Exercise instructions. Go through the lines of the material and tally those with the string "bridge"; reply with the number alone.

Provided information.

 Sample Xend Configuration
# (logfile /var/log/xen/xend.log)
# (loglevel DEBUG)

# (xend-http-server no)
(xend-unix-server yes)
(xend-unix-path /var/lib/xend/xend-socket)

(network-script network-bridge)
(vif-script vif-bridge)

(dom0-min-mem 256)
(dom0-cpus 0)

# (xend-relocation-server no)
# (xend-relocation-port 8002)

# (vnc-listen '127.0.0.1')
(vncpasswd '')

---

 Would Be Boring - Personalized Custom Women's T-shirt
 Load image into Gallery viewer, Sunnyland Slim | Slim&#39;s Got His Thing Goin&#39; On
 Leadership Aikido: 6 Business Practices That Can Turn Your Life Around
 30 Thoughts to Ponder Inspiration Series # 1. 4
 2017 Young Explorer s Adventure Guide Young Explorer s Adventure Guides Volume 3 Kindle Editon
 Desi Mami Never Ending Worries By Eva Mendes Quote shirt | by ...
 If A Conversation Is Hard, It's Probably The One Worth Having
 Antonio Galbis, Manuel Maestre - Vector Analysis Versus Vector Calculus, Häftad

--

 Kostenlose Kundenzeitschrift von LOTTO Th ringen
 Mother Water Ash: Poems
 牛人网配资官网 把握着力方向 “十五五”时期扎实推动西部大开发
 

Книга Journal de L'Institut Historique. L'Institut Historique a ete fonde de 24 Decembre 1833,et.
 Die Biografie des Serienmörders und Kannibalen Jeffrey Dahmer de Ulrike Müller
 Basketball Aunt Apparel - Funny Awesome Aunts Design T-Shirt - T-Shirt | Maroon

Solution to the problem. 2